In the Madden family, punctuality was right up there with perfect manners and good hygiene. We were never allowed to be late for anything. Being tardy for school, church, or dinner was equal to a mortal sin. It was a sign of disrespect and punishable with near death, or at least a good grounding.
“Dad, I still have five minutes,” I hissed, desperately trying not to be insolent. “You can’t rush a girl when she’s in the final stages of fluffing herself.”
And doing his typical “harrumphing” when at a loss for words, he pointed at his watch and said, “You just wasted one minute.
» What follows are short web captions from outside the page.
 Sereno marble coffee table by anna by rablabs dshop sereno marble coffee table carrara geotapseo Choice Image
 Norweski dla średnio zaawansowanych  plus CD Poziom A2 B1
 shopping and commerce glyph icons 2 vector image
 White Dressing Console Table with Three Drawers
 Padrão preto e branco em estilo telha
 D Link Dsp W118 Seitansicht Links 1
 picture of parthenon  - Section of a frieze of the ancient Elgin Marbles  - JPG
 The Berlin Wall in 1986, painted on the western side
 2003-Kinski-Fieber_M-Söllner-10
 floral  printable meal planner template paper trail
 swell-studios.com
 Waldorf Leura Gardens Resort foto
You have four left.”
Since I was a child, I’ve always found it amazing that he could shower and shave in less time than if took to pour a bowl of cereal. I, on the other hand, seemed to need an entire day. Picking out that special something to wear took time and deliberation. And hair and makeup? That took an eternity. Now the tables have turned and I watch my 96 year old father get ready to make his final journey home.
Each day say starts with a simple routine, a sponge bath in bed. Next, he’s dressed in sensible sweat pants and easy to slip on cotton shirt, and then wheeled to his breakfast of oatmeal, fruit, and medication. All this takes about one hour and it’s off to his tattered and worn-out recliner for a day filled with what appears to be devoid of anything substantial. With his eyes closed, he looks like he’s asleep, but I know better.
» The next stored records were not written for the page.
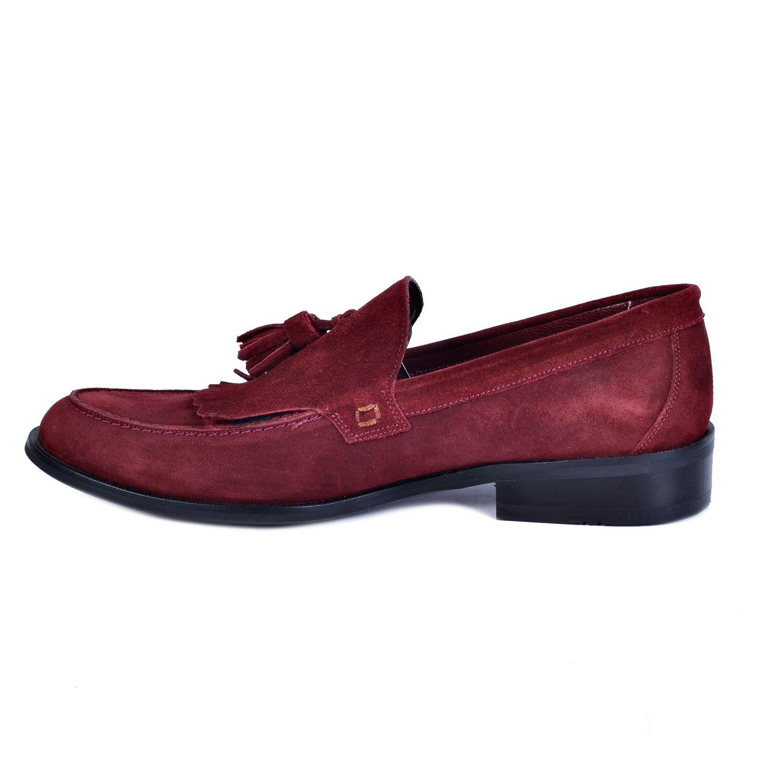 Bordo Erkek Deri Ayakkabı 2033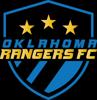 Sponsored by OK Rangers FC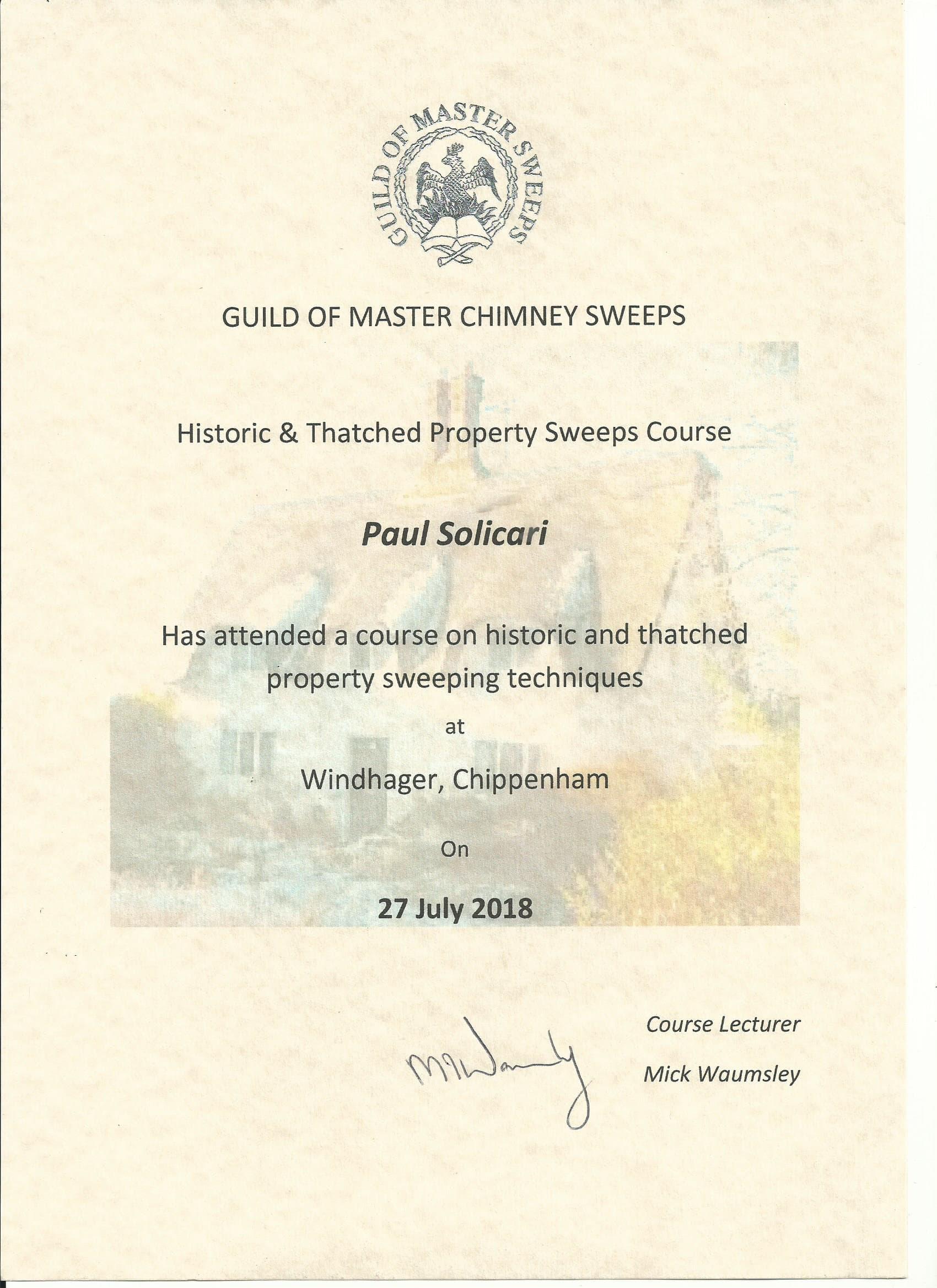 Certificate of sweeping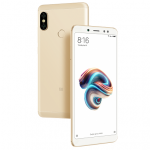 Redmi Note 5 Pro Can Now be Pre-ordered on Mi.com Starting April 13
Jack Madden is a gentle man that converses with the Lord daily in his mind, body, and soul. In those quiet hours alone in his chair, he connects with the spiritual world. I know my mother is calling him to come be with her, but he’s not ready. He has things to think about, a lifetime to remember, and people to pray for.
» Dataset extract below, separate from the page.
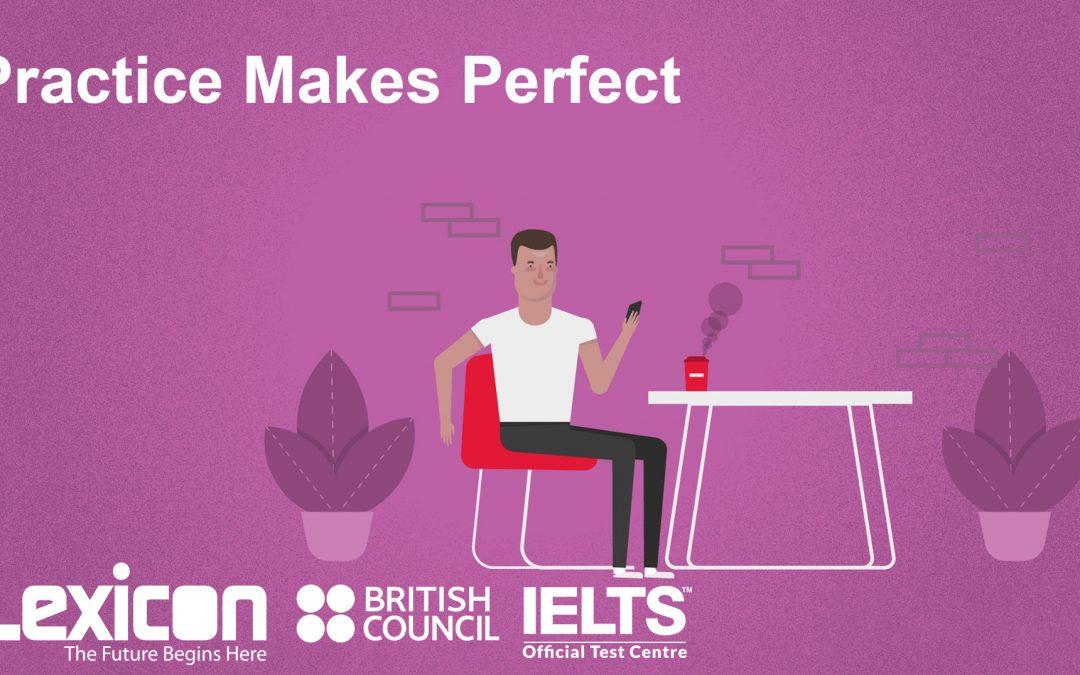 IELTS Test Tips
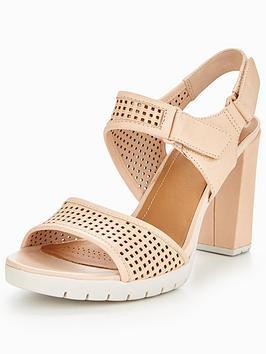 clarks-clarks-pastina-estate-sporty-heeled-sandal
This journey with my dad has me constantly re-evaluating the gift we call life and a family’s role in it. Why do some die young and others live way past what is deemed reasonable and even necessary? Has medical science gone too far in keeping people alive longer than they should be? Is it a requirement that an adult child take on the care giving of their aging parent after they’ve just raised their own children? Sure, our parents cared for us when we were young, but that was their choice. They wanted children to complete them just as we’ve done. Will we be expecting the same from our children? There is no right or wrong answer to these questions. Only what works for the people involved.
Years ago, I made a promise I’d never leave my father alone in a nursing home. Has it been easy? Hell no! The house constantly smells of dirty diapers and the floors and walls are permanently scarred with divots from the metal spokes of his wheelchair. I have no freedom for he can never be left alone and I feel trapped and often angry at the unfairness of it all.
Does it have its rewards? Absolutely! With my dad by my side each day, I’ve learned not only about my heritage and the incredible human being I’m proud to call my father, but about humanity – especially mine. I’ve been able to care for another human being despite the hardship and pain to me. I’ve learned to set aside my negative emotion and selfishness because of a treasured life. But most importantly, for me, because it’s been the right thing to do.
So, as I watch him get ready to give me that final last kiss good night, I pray, “God, give him all the time he wants. Let him stand in front of that mirror in his mind and study every line that traverses of his handsome face for it’s the map of where his life has traveled. Let him look into his closet and take hours to pick the perfect outfit to wear and allow him more time to comb that beautiful white hair for as long as he wishes.”
As far as I’m concerned, this is one time my daddy can be impolite and throw punctuality out the window. I’m thrilled he’s too busy to die because I’m too selfish to let him go.